Au moment où les signes d'avertissement s'accumulaient, les défenses existantes du pays étaient déjà mises à l'épreuve à plusieurs points. La prévision pouvait mesurer une montée, mais une lecture de jauge ne maintient pas à elle seule une digue intacte, ne draguent pas un canal bloqué, ni ne déplacent des médicaments vers un village isolé par l'eau. La préparation qui existait dépendait du timing : des prévisions arrivant suffisamment tôt, des routes restant praticables suffisamment longtemps, des communautés capables d'agir avant que la plaine inondable ne devienne un lac. Lorsque ces marges se rétrécissaient, la différence entre préparation et exposition devenait douloureusement petite. En ce sens, le danger caché n'était pas l'ignorance mais une trop grande confiance dans des systèmes qui n'avaient jamais été prouvés que contre des événements moindres.

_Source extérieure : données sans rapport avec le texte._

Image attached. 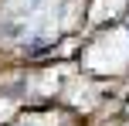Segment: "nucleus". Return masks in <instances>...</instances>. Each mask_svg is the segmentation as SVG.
Returning <instances> with one entry per match:
<instances>
[{"instance_id": "f257e3e1", "label": "nucleus", "mask_w": 129, "mask_h": 126, "mask_svg": "<svg viewBox=\"0 0 129 126\" xmlns=\"http://www.w3.org/2000/svg\"><path fill=\"white\" fill-rule=\"evenodd\" d=\"M34 4H41V0H34Z\"/></svg>"}]
</instances>
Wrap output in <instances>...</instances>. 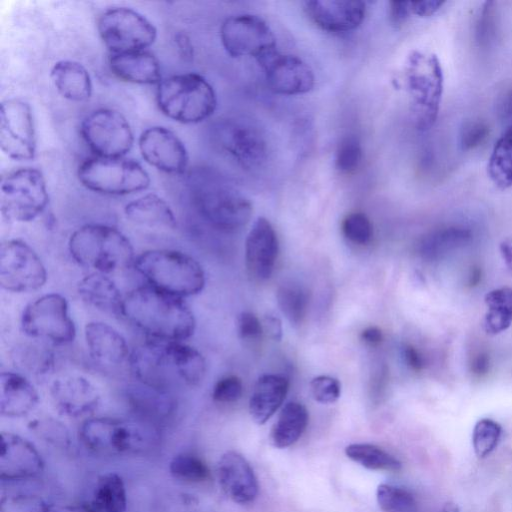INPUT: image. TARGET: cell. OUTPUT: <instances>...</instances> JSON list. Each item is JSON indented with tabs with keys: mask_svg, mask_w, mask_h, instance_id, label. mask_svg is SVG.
Wrapping results in <instances>:
<instances>
[{
	"mask_svg": "<svg viewBox=\"0 0 512 512\" xmlns=\"http://www.w3.org/2000/svg\"><path fill=\"white\" fill-rule=\"evenodd\" d=\"M411 14L410 1L389 2V20L394 26L402 25Z\"/></svg>",
	"mask_w": 512,
	"mask_h": 512,
	"instance_id": "cell-53",
	"label": "cell"
},
{
	"mask_svg": "<svg viewBox=\"0 0 512 512\" xmlns=\"http://www.w3.org/2000/svg\"><path fill=\"white\" fill-rule=\"evenodd\" d=\"M16 364L33 374H45L53 366L52 354L39 346L24 345L16 348L13 355Z\"/></svg>",
	"mask_w": 512,
	"mask_h": 512,
	"instance_id": "cell-42",
	"label": "cell"
},
{
	"mask_svg": "<svg viewBox=\"0 0 512 512\" xmlns=\"http://www.w3.org/2000/svg\"><path fill=\"white\" fill-rule=\"evenodd\" d=\"M80 297L89 305L114 316L123 317V303L120 290L108 276L92 272L77 284Z\"/></svg>",
	"mask_w": 512,
	"mask_h": 512,
	"instance_id": "cell-30",
	"label": "cell"
},
{
	"mask_svg": "<svg viewBox=\"0 0 512 512\" xmlns=\"http://www.w3.org/2000/svg\"><path fill=\"white\" fill-rule=\"evenodd\" d=\"M31 429L40 437L54 443L55 445L68 446L70 442L69 434L65 426L60 422L51 419H38L31 422Z\"/></svg>",
	"mask_w": 512,
	"mask_h": 512,
	"instance_id": "cell-49",
	"label": "cell"
},
{
	"mask_svg": "<svg viewBox=\"0 0 512 512\" xmlns=\"http://www.w3.org/2000/svg\"><path fill=\"white\" fill-rule=\"evenodd\" d=\"M49 195L42 172L25 167L7 173L1 179L0 206L9 221L28 222L47 207Z\"/></svg>",
	"mask_w": 512,
	"mask_h": 512,
	"instance_id": "cell-10",
	"label": "cell"
},
{
	"mask_svg": "<svg viewBox=\"0 0 512 512\" xmlns=\"http://www.w3.org/2000/svg\"><path fill=\"white\" fill-rule=\"evenodd\" d=\"M0 512H52L40 497L30 494L2 496Z\"/></svg>",
	"mask_w": 512,
	"mask_h": 512,
	"instance_id": "cell-46",
	"label": "cell"
},
{
	"mask_svg": "<svg viewBox=\"0 0 512 512\" xmlns=\"http://www.w3.org/2000/svg\"><path fill=\"white\" fill-rule=\"evenodd\" d=\"M217 476L222 490L235 503L247 504L256 498L257 478L241 454L225 452L217 463Z\"/></svg>",
	"mask_w": 512,
	"mask_h": 512,
	"instance_id": "cell-24",
	"label": "cell"
},
{
	"mask_svg": "<svg viewBox=\"0 0 512 512\" xmlns=\"http://www.w3.org/2000/svg\"><path fill=\"white\" fill-rule=\"evenodd\" d=\"M308 411L299 402H289L281 410L271 431V443L276 448L293 445L302 436L308 424Z\"/></svg>",
	"mask_w": 512,
	"mask_h": 512,
	"instance_id": "cell-34",
	"label": "cell"
},
{
	"mask_svg": "<svg viewBox=\"0 0 512 512\" xmlns=\"http://www.w3.org/2000/svg\"><path fill=\"white\" fill-rule=\"evenodd\" d=\"M289 388L288 380L277 374H264L256 381L250 400L249 412L258 424H264L282 405Z\"/></svg>",
	"mask_w": 512,
	"mask_h": 512,
	"instance_id": "cell-28",
	"label": "cell"
},
{
	"mask_svg": "<svg viewBox=\"0 0 512 512\" xmlns=\"http://www.w3.org/2000/svg\"><path fill=\"white\" fill-rule=\"evenodd\" d=\"M80 132L95 156L125 157L134 144L128 120L111 108H100L88 114L81 123Z\"/></svg>",
	"mask_w": 512,
	"mask_h": 512,
	"instance_id": "cell-13",
	"label": "cell"
},
{
	"mask_svg": "<svg viewBox=\"0 0 512 512\" xmlns=\"http://www.w3.org/2000/svg\"><path fill=\"white\" fill-rule=\"evenodd\" d=\"M191 203L198 215L213 228L235 232L252 215V205L225 176L211 168H197L187 178Z\"/></svg>",
	"mask_w": 512,
	"mask_h": 512,
	"instance_id": "cell-3",
	"label": "cell"
},
{
	"mask_svg": "<svg viewBox=\"0 0 512 512\" xmlns=\"http://www.w3.org/2000/svg\"><path fill=\"white\" fill-rule=\"evenodd\" d=\"M156 102L168 118L195 124L214 113L217 97L213 86L203 76L183 73L161 80L156 89Z\"/></svg>",
	"mask_w": 512,
	"mask_h": 512,
	"instance_id": "cell-8",
	"label": "cell"
},
{
	"mask_svg": "<svg viewBox=\"0 0 512 512\" xmlns=\"http://www.w3.org/2000/svg\"><path fill=\"white\" fill-rule=\"evenodd\" d=\"M361 340L370 346L379 345L383 340L382 331L376 326H369L361 332Z\"/></svg>",
	"mask_w": 512,
	"mask_h": 512,
	"instance_id": "cell-59",
	"label": "cell"
},
{
	"mask_svg": "<svg viewBox=\"0 0 512 512\" xmlns=\"http://www.w3.org/2000/svg\"><path fill=\"white\" fill-rule=\"evenodd\" d=\"M36 129L30 105L10 98L0 106V147L9 158L24 161L36 154Z\"/></svg>",
	"mask_w": 512,
	"mask_h": 512,
	"instance_id": "cell-17",
	"label": "cell"
},
{
	"mask_svg": "<svg viewBox=\"0 0 512 512\" xmlns=\"http://www.w3.org/2000/svg\"><path fill=\"white\" fill-rule=\"evenodd\" d=\"M123 317L156 340L183 341L196 327L195 317L182 298L150 285L124 297Z\"/></svg>",
	"mask_w": 512,
	"mask_h": 512,
	"instance_id": "cell-2",
	"label": "cell"
},
{
	"mask_svg": "<svg viewBox=\"0 0 512 512\" xmlns=\"http://www.w3.org/2000/svg\"><path fill=\"white\" fill-rule=\"evenodd\" d=\"M310 388L313 398L322 404L335 403L341 395L339 380L328 375L314 377L310 382Z\"/></svg>",
	"mask_w": 512,
	"mask_h": 512,
	"instance_id": "cell-48",
	"label": "cell"
},
{
	"mask_svg": "<svg viewBox=\"0 0 512 512\" xmlns=\"http://www.w3.org/2000/svg\"><path fill=\"white\" fill-rule=\"evenodd\" d=\"M441 512H460L459 507L454 502H447L441 509Z\"/></svg>",
	"mask_w": 512,
	"mask_h": 512,
	"instance_id": "cell-62",
	"label": "cell"
},
{
	"mask_svg": "<svg viewBox=\"0 0 512 512\" xmlns=\"http://www.w3.org/2000/svg\"><path fill=\"white\" fill-rule=\"evenodd\" d=\"M403 78L415 128L427 131L435 124L443 94L444 76L435 54L412 51L404 64Z\"/></svg>",
	"mask_w": 512,
	"mask_h": 512,
	"instance_id": "cell-7",
	"label": "cell"
},
{
	"mask_svg": "<svg viewBox=\"0 0 512 512\" xmlns=\"http://www.w3.org/2000/svg\"><path fill=\"white\" fill-rule=\"evenodd\" d=\"M484 301L487 307L483 329L490 335L507 330L512 324V288L500 287L489 291Z\"/></svg>",
	"mask_w": 512,
	"mask_h": 512,
	"instance_id": "cell-36",
	"label": "cell"
},
{
	"mask_svg": "<svg viewBox=\"0 0 512 512\" xmlns=\"http://www.w3.org/2000/svg\"><path fill=\"white\" fill-rule=\"evenodd\" d=\"M444 4L440 0L410 1V9L413 15L424 18L434 15Z\"/></svg>",
	"mask_w": 512,
	"mask_h": 512,
	"instance_id": "cell-54",
	"label": "cell"
},
{
	"mask_svg": "<svg viewBox=\"0 0 512 512\" xmlns=\"http://www.w3.org/2000/svg\"><path fill=\"white\" fill-rule=\"evenodd\" d=\"M489 133V126L484 121H466L459 132V146L463 151L473 150L485 142Z\"/></svg>",
	"mask_w": 512,
	"mask_h": 512,
	"instance_id": "cell-47",
	"label": "cell"
},
{
	"mask_svg": "<svg viewBox=\"0 0 512 512\" xmlns=\"http://www.w3.org/2000/svg\"><path fill=\"white\" fill-rule=\"evenodd\" d=\"M175 44L178 50L179 55L184 60H191L194 55L193 45L191 43L188 35L182 32H178L175 34Z\"/></svg>",
	"mask_w": 512,
	"mask_h": 512,
	"instance_id": "cell-56",
	"label": "cell"
},
{
	"mask_svg": "<svg viewBox=\"0 0 512 512\" xmlns=\"http://www.w3.org/2000/svg\"><path fill=\"white\" fill-rule=\"evenodd\" d=\"M402 356L406 365L414 370L420 371L424 367V358L421 353L412 345H405L402 349Z\"/></svg>",
	"mask_w": 512,
	"mask_h": 512,
	"instance_id": "cell-55",
	"label": "cell"
},
{
	"mask_svg": "<svg viewBox=\"0 0 512 512\" xmlns=\"http://www.w3.org/2000/svg\"><path fill=\"white\" fill-rule=\"evenodd\" d=\"M23 332L57 345L72 342L76 335L66 299L57 293L45 294L28 304L21 316Z\"/></svg>",
	"mask_w": 512,
	"mask_h": 512,
	"instance_id": "cell-12",
	"label": "cell"
},
{
	"mask_svg": "<svg viewBox=\"0 0 512 512\" xmlns=\"http://www.w3.org/2000/svg\"><path fill=\"white\" fill-rule=\"evenodd\" d=\"M352 461L369 470L398 471L401 462L380 447L368 443H354L345 448Z\"/></svg>",
	"mask_w": 512,
	"mask_h": 512,
	"instance_id": "cell-38",
	"label": "cell"
},
{
	"mask_svg": "<svg viewBox=\"0 0 512 512\" xmlns=\"http://www.w3.org/2000/svg\"><path fill=\"white\" fill-rule=\"evenodd\" d=\"M480 277H481V272L478 268L474 269L472 271V274L470 276V284L471 285H475L479 282L480 280Z\"/></svg>",
	"mask_w": 512,
	"mask_h": 512,
	"instance_id": "cell-63",
	"label": "cell"
},
{
	"mask_svg": "<svg viewBox=\"0 0 512 512\" xmlns=\"http://www.w3.org/2000/svg\"><path fill=\"white\" fill-rule=\"evenodd\" d=\"M79 432L90 451L108 456L145 453L159 440L155 425L139 418H90L83 422Z\"/></svg>",
	"mask_w": 512,
	"mask_h": 512,
	"instance_id": "cell-4",
	"label": "cell"
},
{
	"mask_svg": "<svg viewBox=\"0 0 512 512\" xmlns=\"http://www.w3.org/2000/svg\"><path fill=\"white\" fill-rule=\"evenodd\" d=\"M98 32L111 54L146 50L157 38L153 23L138 11L114 7L98 19Z\"/></svg>",
	"mask_w": 512,
	"mask_h": 512,
	"instance_id": "cell-11",
	"label": "cell"
},
{
	"mask_svg": "<svg viewBox=\"0 0 512 512\" xmlns=\"http://www.w3.org/2000/svg\"><path fill=\"white\" fill-rule=\"evenodd\" d=\"M73 259L94 272L110 274L134 264L129 239L118 229L104 224H87L75 230L68 243Z\"/></svg>",
	"mask_w": 512,
	"mask_h": 512,
	"instance_id": "cell-5",
	"label": "cell"
},
{
	"mask_svg": "<svg viewBox=\"0 0 512 512\" xmlns=\"http://www.w3.org/2000/svg\"><path fill=\"white\" fill-rule=\"evenodd\" d=\"M376 499L383 512H418L414 496L401 487L380 484L376 490Z\"/></svg>",
	"mask_w": 512,
	"mask_h": 512,
	"instance_id": "cell-40",
	"label": "cell"
},
{
	"mask_svg": "<svg viewBox=\"0 0 512 512\" xmlns=\"http://www.w3.org/2000/svg\"><path fill=\"white\" fill-rule=\"evenodd\" d=\"M220 40L234 58L253 57L256 61L277 50L275 35L268 23L252 14L231 16L220 27Z\"/></svg>",
	"mask_w": 512,
	"mask_h": 512,
	"instance_id": "cell-15",
	"label": "cell"
},
{
	"mask_svg": "<svg viewBox=\"0 0 512 512\" xmlns=\"http://www.w3.org/2000/svg\"><path fill=\"white\" fill-rule=\"evenodd\" d=\"M128 360L139 383L168 393L198 385L206 373L202 354L182 341L148 340Z\"/></svg>",
	"mask_w": 512,
	"mask_h": 512,
	"instance_id": "cell-1",
	"label": "cell"
},
{
	"mask_svg": "<svg viewBox=\"0 0 512 512\" xmlns=\"http://www.w3.org/2000/svg\"><path fill=\"white\" fill-rule=\"evenodd\" d=\"M362 160V147L357 136L347 135L336 148L335 166L341 173L355 171Z\"/></svg>",
	"mask_w": 512,
	"mask_h": 512,
	"instance_id": "cell-44",
	"label": "cell"
},
{
	"mask_svg": "<svg viewBox=\"0 0 512 512\" xmlns=\"http://www.w3.org/2000/svg\"><path fill=\"white\" fill-rule=\"evenodd\" d=\"M77 175L84 187L104 195H128L150 185L148 172L126 157L93 156L80 164Z\"/></svg>",
	"mask_w": 512,
	"mask_h": 512,
	"instance_id": "cell-9",
	"label": "cell"
},
{
	"mask_svg": "<svg viewBox=\"0 0 512 512\" xmlns=\"http://www.w3.org/2000/svg\"><path fill=\"white\" fill-rule=\"evenodd\" d=\"M490 360L487 353L477 354L471 362V371L476 376H482L489 370Z\"/></svg>",
	"mask_w": 512,
	"mask_h": 512,
	"instance_id": "cell-57",
	"label": "cell"
},
{
	"mask_svg": "<svg viewBox=\"0 0 512 512\" xmlns=\"http://www.w3.org/2000/svg\"><path fill=\"white\" fill-rule=\"evenodd\" d=\"M109 67L115 76L130 83L158 85L162 80L160 62L147 50L111 54Z\"/></svg>",
	"mask_w": 512,
	"mask_h": 512,
	"instance_id": "cell-26",
	"label": "cell"
},
{
	"mask_svg": "<svg viewBox=\"0 0 512 512\" xmlns=\"http://www.w3.org/2000/svg\"><path fill=\"white\" fill-rule=\"evenodd\" d=\"M133 265L150 286L176 297L196 295L205 285L201 265L181 251L148 250L138 255Z\"/></svg>",
	"mask_w": 512,
	"mask_h": 512,
	"instance_id": "cell-6",
	"label": "cell"
},
{
	"mask_svg": "<svg viewBox=\"0 0 512 512\" xmlns=\"http://www.w3.org/2000/svg\"><path fill=\"white\" fill-rule=\"evenodd\" d=\"M138 145L143 159L162 172L181 174L188 166L189 156L184 143L168 128H147L141 133Z\"/></svg>",
	"mask_w": 512,
	"mask_h": 512,
	"instance_id": "cell-19",
	"label": "cell"
},
{
	"mask_svg": "<svg viewBox=\"0 0 512 512\" xmlns=\"http://www.w3.org/2000/svg\"><path fill=\"white\" fill-rule=\"evenodd\" d=\"M487 173L497 188L505 190L512 186V123L495 143Z\"/></svg>",
	"mask_w": 512,
	"mask_h": 512,
	"instance_id": "cell-37",
	"label": "cell"
},
{
	"mask_svg": "<svg viewBox=\"0 0 512 512\" xmlns=\"http://www.w3.org/2000/svg\"><path fill=\"white\" fill-rule=\"evenodd\" d=\"M308 18L330 33H346L361 25L366 5L359 0H309L304 2Z\"/></svg>",
	"mask_w": 512,
	"mask_h": 512,
	"instance_id": "cell-20",
	"label": "cell"
},
{
	"mask_svg": "<svg viewBox=\"0 0 512 512\" xmlns=\"http://www.w3.org/2000/svg\"><path fill=\"white\" fill-rule=\"evenodd\" d=\"M264 332H267L274 340L279 341L282 337V326L278 318L266 316L263 324Z\"/></svg>",
	"mask_w": 512,
	"mask_h": 512,
	"instance_id": "cell-58",
	"label": "cell"
},
{
	"mask_svg": "<svg viewBox=\"0 0 512 512\" xmlns=\"http://www.w3.org/2000/svg\"><path fill=\"white\" fill-rule=\"evenodd\" d=\"M124 214L129 221L140 226L164 229H174L177 226L175 214L169 204L153 193L127 203Z\"/></svg>",
	"mask_w": 512,
	"mask_h": 512,
	"instance_id": "cell-32",
	"label": "cell"
},
{
	"mask_svg": "<svg viewBox=\"0 0 512 512\" xmlns=\"http://www.w3.org/2000/svg\"><path fill=\"white\" fill-rule=\"evenodd\" d=\"M169 471L176 479L188 482H202L210 475L207 465L199 457L189 453L175 455L170 461Z\"/></svg>",
	"mask_w": 512,
	"mask_h": 512,
	"instance_id": "cell-41",
	"label": "cell"
},
{
	"mask_svg": "<svg viewBox=\"0 0 512 512\" xmlns=\"http://www.w3.org/2000/svg\"><path fill=\"white\" fill-rule=\"evenodd\" d=\"M279 252L277 234L272 224L258 217L246 238L245 262L248 274L257 281L271 277Z\"/></svg>",
	"mask_w": 512,
	"mask_h": 512,
	"instance_id": "cell-22",
	"label": "cell"
},
{
	"mask_svg": "<svg viewBox=\"0 0 512 512\" xmlns=\"http://www.w3.org/2000/svg\"><path fill=\"white\" fill-rule=\"evenodd\" d=\"M50 77L57 92L67 100L82 102L92 95L93 85L90 74L77 61L56 62L51 69Z\"/></svg>",
	"mask_w": 512,
	"mask_h": 512,
	"instance_id": "cell-31",
	"label": "cell"
},
{
	"mask_svg": "<svg viewBox=\"0 0 512 512\" xmlns=\"http://www.w3.org/2000/svg\"><path fill=\"white\" fill-rule=\"evenodd\" d=\"M47 272L36 252L18 239L3 241L0 247V286L14 293L40 289Z\"/></svg>",
	"mask_w": 512,
	"mask_h": 512,
	"instance_id": "cell-16",
	"label": "cell"
},
{
	"mask_svg": "<svg viewBox=\"0 0 512 512\" xmlns=\"http://www.w3.org/2000/svg\"><path fill=\"white\" fill-rule=\"evenodd\" d=\"M220 148L242 169L257 171L264 167L269 145L263 130L250 120L226 119L216 127Z\"/></svg>",
	"mask_w": 512,
	"mask_h": 512,
	"instance_id": "cell-14",
	"label": "cell"
},
{
	"mask_svg": "<svg viewBox=\"0 0 512 512\" xmlns=\"http://www.w3.org/2000/svg\"><path fill=\"white\" fill-rule=\"evenodd\" d=\"M499 248L506 265L512 270V236L504 239Z\"/></svg>",
	"mask_w": 512,
	"mask_h": 512,
	"instance_id": "cell-60",
	"label": "cell"
},
{
	"mask_svg": "<svg viewBox=\"0 0 512 512\" xmlns=\"http://www.w3.org/2000/svg\"><path fill=\"white\" fill-rule=\"evenodd\" d=\"M264 70L268 87L280 95H300L310 92L315 77L310 66L297 56L282 54L278 50L257 61Z\"/></svg>",
	"mask_w": 512,
	"mask_h": 512,
	"instance_id": "cell-18",
	"label": "cell"
},
{
	"mask_svg": "<svg viewBox=\"0 0 512 512\" xmlns=\"http://www.w3.org/2000/svg\"><path fill=\"white\" fill-rule=\"evenodd\" d=\"M50 395L56 409L69 417L92 413L100 402L97 388L81 375H64L50 385Z\"/></svg>",
	"mask_w": 512,
	"mask_h": 512,
	"instance_id": "cell-23",
	"label": "cell"
},
{
	"mask_svg": "<svg viewBox=\"0 0 512 512\" xmlns=\"http://www.w3.org/2000/svg\"><path fill=\"white\" fill-rule=\"evenodd\" d=\"M236 326L242 340H259L264 334L263 324L255 314L249 311H243L238 315Z\"/></svg>",
	"mask_w": 512,
	"mask_h": 512,
	"instance_id": "cell-51",
	"label": "cell"
},
{
	"mask_svg": "<svg viewBox=\"0 0 512 512\" xmlns=\"http://www.w3.org/2000/svg\"><path fill=\"white\" fill-rule=\"evenodd\" d=\"M342 232L351 242L365 245L370 242L373 236V227L364 213L354 212L343 219Z\"/></svg>",
	"mask_w": 512,
	"mask_h": 512,
	"instance_id": "cell-45",
	"label": "cell"
},
{
	"mask_svg": "<svg viewBox=\"0 0 512 512\" xmlns=\"http://www.w3.org/2000/svg\"><path fill=\"white\" fill-rule=\"evenodd\" d=\"M502 428L494 420L483 418L474 426L472 443L475 454L479 458L488 456L497 446L501 437Z\"/></svg>",
	"mask_w": 512,
	"mask_h": 512,
	"instance_id": "cell-43",
	"label": "cell"
},
{
	"mask_svg": "<svg viewBox=\"0 0 512 512\" xmlns=\"http://www.w3.org/2000/svg\"><path fill=\"white\" fill-rule=\"evenodd\" d=\"M84 333L88 352L96 363L115 367L129 359L126 340L110 325L92 321L85 326Z\"/></svg>",
	"mask_w": 512,
	"mask_h": 512,
	"instance_id": "cell-25",
	"label": "cell"
},
{
	"mask_svg": "<svg viewBox=\"0 0 512 512\" xmlns=\"http://www.w3.org/2000/svg\"><path fill=\"white\" fill-rule=\"evenodd\" d=\"M52 512H99L89 505H67L58 508H52Z\"/></svg>",
	"mask_w": 512,
	"mask_h": 512,
	"instance_id": "cell-61",
	"label": "cell"
},
{
	"mask_svg": "<svg viewBox=\"0 0 512 512\" xmlns=\"http://www.w3.org/2000/svg\"><path fill=\"white\" fill-rule=\"evenodd\" d=\"M243 384L239 377L229 375L217 381L213 388L212 397L219 403H232L241 398Z\"/></svg>",
	"mask_w": 512,
	"mask_h": 512,
	"instance_id": "cell-50",
	"label": "cell"
},
{
	"mask_svg": "<svg viewBox=\"0 0 512 512\" xmlns=\"http://www.w3.org/2000/svg\"><path fill=\"white\" fill-rule=\"evenodd\" d=\"M276 298L281 312L291 324L299 325L303 322L309 306L306 289L298 284H283L278 288Z\"/></svg>",
	"mask_w": 512,
	"mask_h": 512,
	"instance_id": "cell-39",
	"label": "cell"
},
{
	"mask_svg": "<svg viewBox=\"0 0 512 512\" xmlns=\"http://www.w3.org/2000/svg\"><path fill=\"white\" fill-rule=\"evenodd\" d=\"M494 2H485L484 7L481 11V15L477 24V39L479 43L484 44L490 40L491 35L493 34L494 28V10L493 6Z\"/></svg>",
	"mask_w": 512,
	"mask_h": 512,
	"instance_id": "cell-52",
	"label": "cell"
},
{
	"mask_svg": "<svg viewBox=\"0 0 512 512\" xmlns=\"http://www.w3.org/2000/svg\"><path fill=\"white\" fill-rule=\"evenodd\" d=\"M39 401L32 383L23 375L3 371L0 375V413L5 417H22L31 412Z\"/></svg>",
	"mask_w": 512,
	"mask_h": 512,
	"instance_id": "cell-27",
	"label": "cell"
},
{
	"mask_svg": "<svg viewBox=\"0 0 512 512\" xmlns=\"http://www.w3.org/2000/svg\"><path fill=\"white\" fill-rule=\"evenodd\" d=\"M125 397L139 419L153 424L168 418L175 409V402L170 393L139 382L126 389Z\"/></svg>",
	"mask_w": 512,
	"mask_h": 512,
	"instance_id": "cell-29",
	"label": "cell"
},
{
	"mask_svg": "<svg viewBox=\"0 0 512 512\" xmlns=\"http://www.w3.org/2000/svg\"><path fill=\"white\" fill-rule=\"evenodd\" d=\"M471 238V230L463 226L440 228L429 232L420 240L418 253L427 261H435L467 245Z\"/></svg>",
	"mask_w": 512,
	"mask_h": 512,
	"instance_id": "cell-33",
	"label": "cell"
},
{
	"mask_svg": "<svg viewBox=\"0 0 512 512\" xmlns=\"http://www.w3.org/2000/svg\"><path fill=\"white\" fill-rule=\"evenodd\" d=\"M44 462L37 449L26 439L11 433H1L0 478L18 481L38 476Z\"/></svg>",
	"mask_w": 512,
	"mask_h": 512,
	"instance_id": "cell-21",
	"label": "cell"
},
{
	"mask_svg": "<svg viewBox=\"0 0 512 512\" xmlns=\"http://www.w3.org/2000/svg\"><path fill=\"white\" fill-rule=\"evenodd\" d=\"M506 106V112L510 115H512V94L509 95L506 103L504 104Z\"/></svg>",
	"mask_w": 512,
	"mask_h": 512,
	"instance_id": "cell-64",
	"label": "cell"
},
{
	"mask_svg": "<svg viewBox=\"0 0 512 512\" xmlns=\"http://www.w3.org/2000/svg\"><path fill=\"white\" fill-rule=\"evenodd\" d=\"M90 505L99 512H125L127 492L121 476L114 472L99 476Z\"/></svg>",
	"mask_w": 512,
	"mask_h": 512,
	"instance_id": "cell-35",
	"label": "cell"
}]
</instances>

Ce qui est venu ensuite n'est pas arrivé comme un choc unique. Cela a commencé comme un temps, puis comme des avertissements sur des panneaux de jauge, puis comme une insistance lente que le delta était entré dans une échelle d'événements différente. Au moment où les premières rives de rivière ont commencé à disparaître sous l'eau brune, les anciennes catégories de « saison normale des inondations » et « inondation exceptionnelle » commençaient déjà à échouer. Les systèmes fluviaux n'avaient pas seulement monté ; ils avaient commencé à redéfinir les limites de la plaine habitée. Dans les semaines à venir, le Bangladesh découvrirait combien de son environnement bâti avait été conçu pour un passé qui ne pouvait plus tenir.
Le problème, comme les jauges de rivière le montreraient bientôt, n'était pas que la mousson était revenue. C'était qu'elle refusait de partir.